------ THE DATA ------
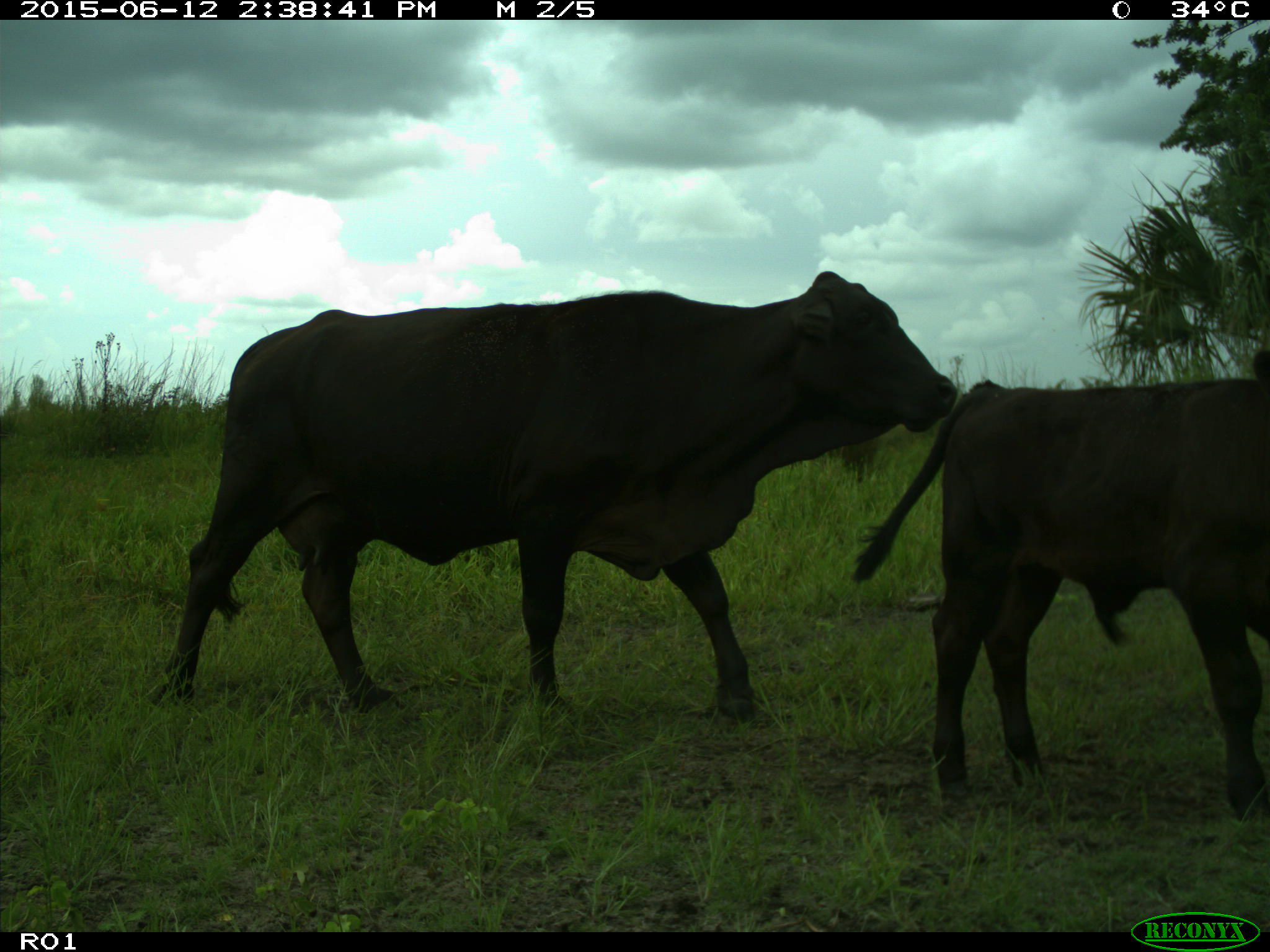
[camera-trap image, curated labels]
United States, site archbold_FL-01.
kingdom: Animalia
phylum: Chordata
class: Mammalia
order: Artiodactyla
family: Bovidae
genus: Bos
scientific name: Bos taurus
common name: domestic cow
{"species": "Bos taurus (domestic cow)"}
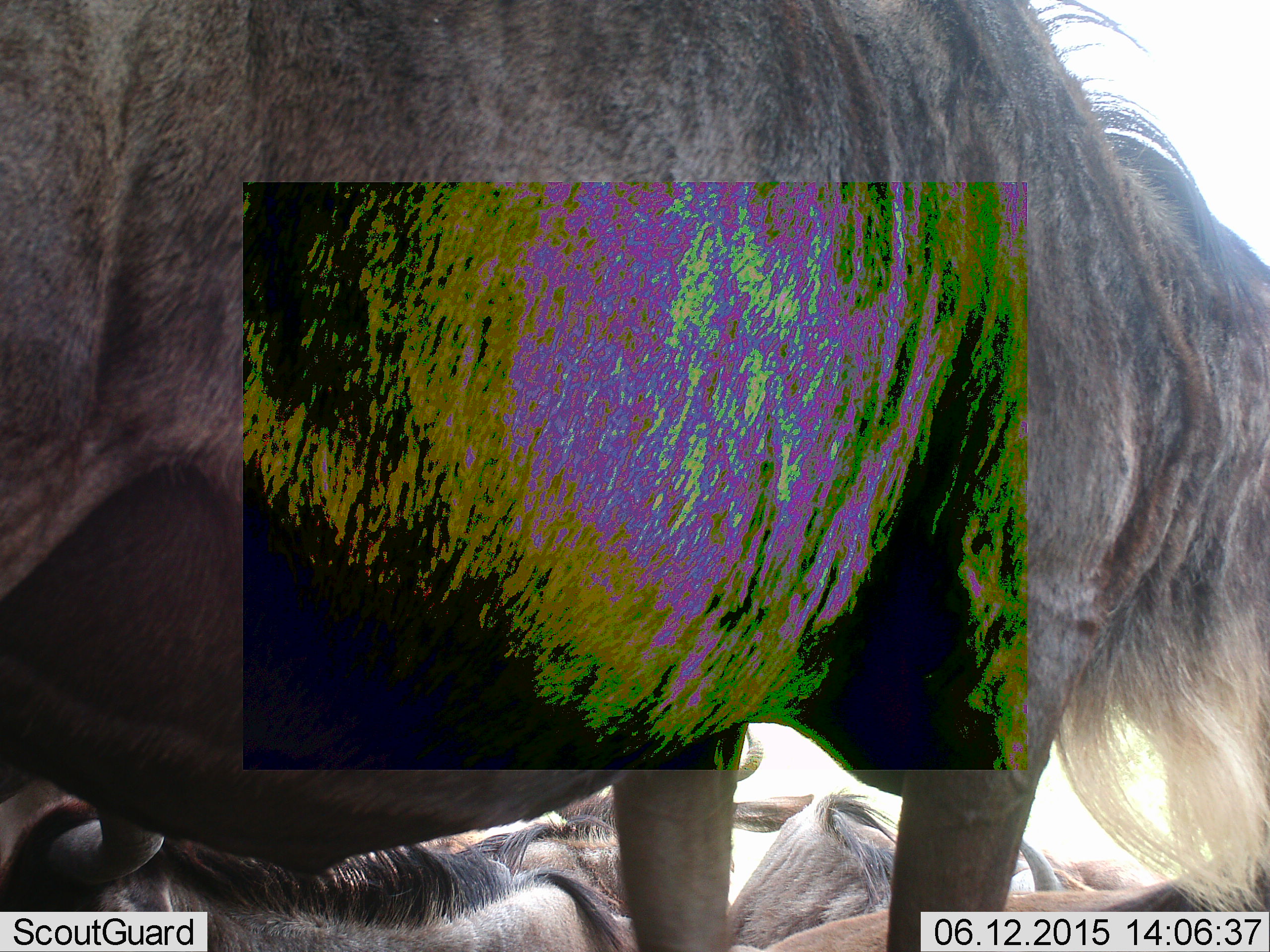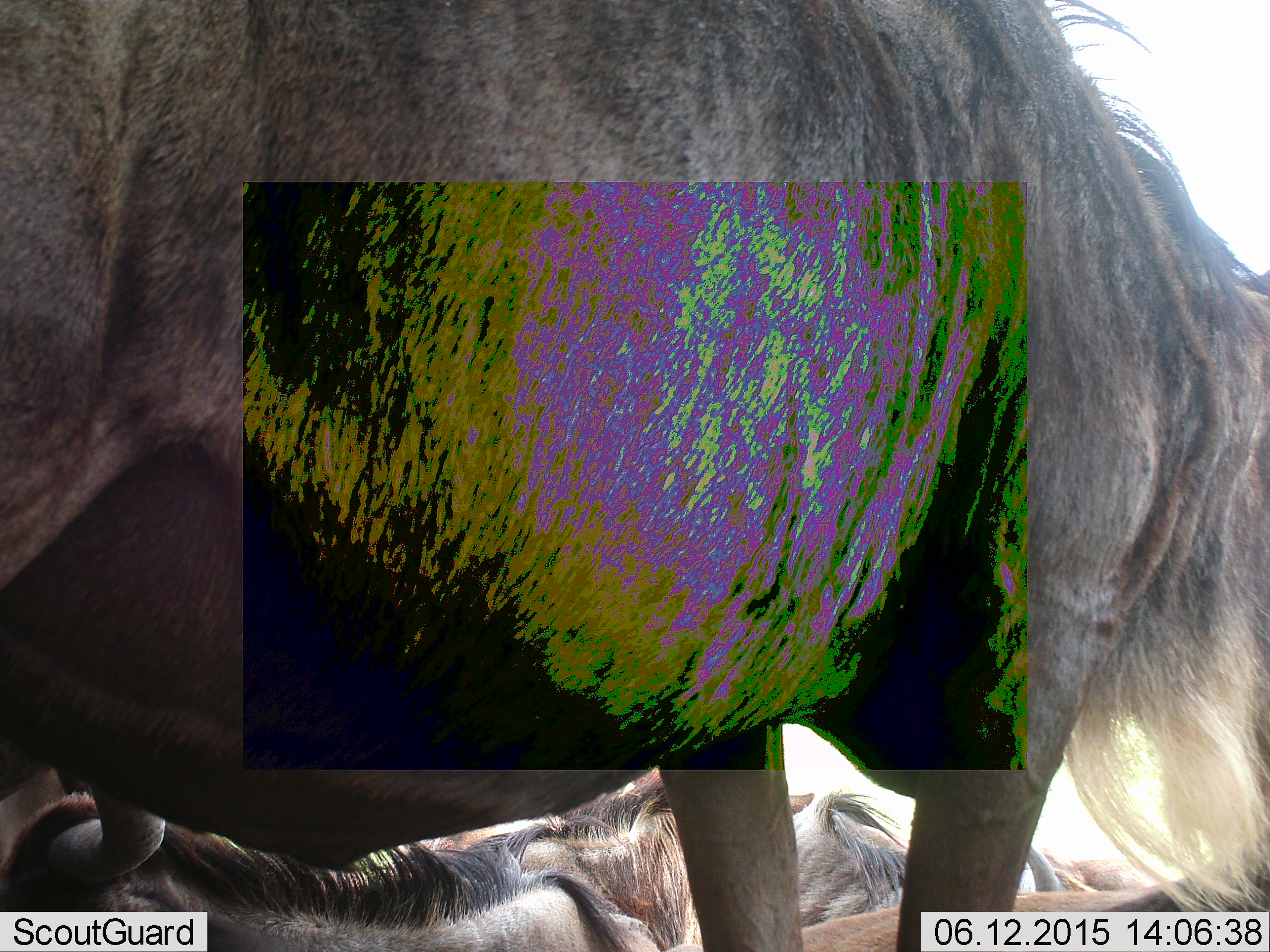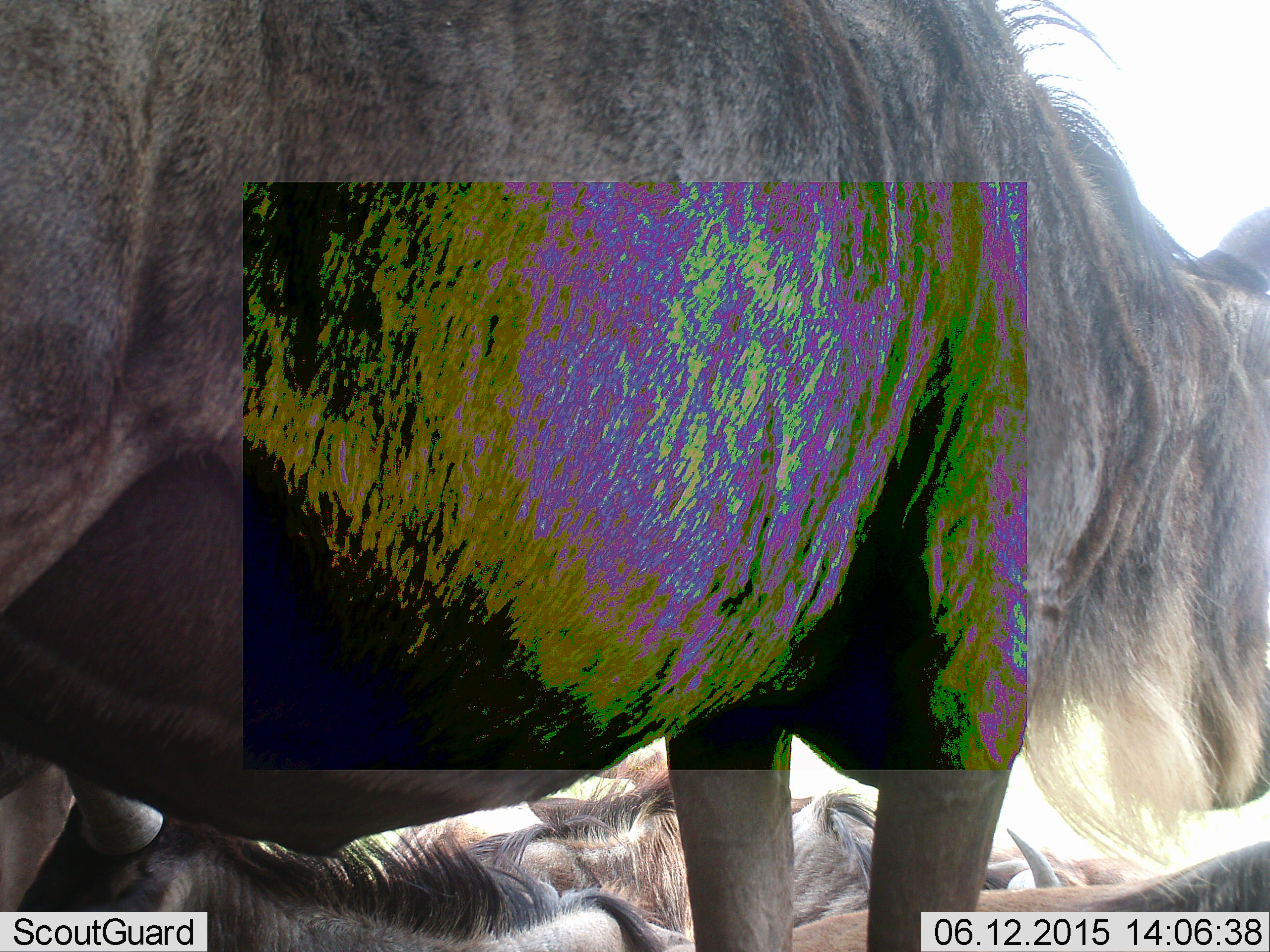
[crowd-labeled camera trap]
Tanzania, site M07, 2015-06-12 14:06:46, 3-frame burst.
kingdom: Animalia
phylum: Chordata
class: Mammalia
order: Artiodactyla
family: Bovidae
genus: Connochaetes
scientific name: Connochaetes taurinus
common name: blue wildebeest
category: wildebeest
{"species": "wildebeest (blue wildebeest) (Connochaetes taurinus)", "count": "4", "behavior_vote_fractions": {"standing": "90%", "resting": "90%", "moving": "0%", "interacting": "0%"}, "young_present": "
------
WHAT IS NEEDED
A word-for-word copy of the entries above is needed, with every picture dropped.

ANSWER TO THE EXERCISE
[camera-trap image, curated labels]
United States, site archbold_FL-01.
kingdom: Animalia
phylum: Chordata
class: Mammalia
order: Artiodactyla
family: Bovidae
genus: Bos
scientific name: Bos taurus
common name: domestic cow
{"species": "Bos taurus (domestic cow)"}
[crowd-labeled camera trap]
Tanzania, site M07, 2015-06-12 14:06:46, 3-frame burst.
kingdom: Animalia
phylum: Chordata
class: Mammalia
order: Artiodactyla
family: Bovidae
genus: Connochaetes
scientific name: Connochaetes taurinus
common name: blue wildebeest
category: wildebeest
{"species": "wildebeest (blue wildebeest) (Connochaetes taurinus)", "count": "4", "behavior_vote_fractions": {"standing": "90%", "resting": "90%", "moving": "0%", "interacting": "0%"}, "young_present": "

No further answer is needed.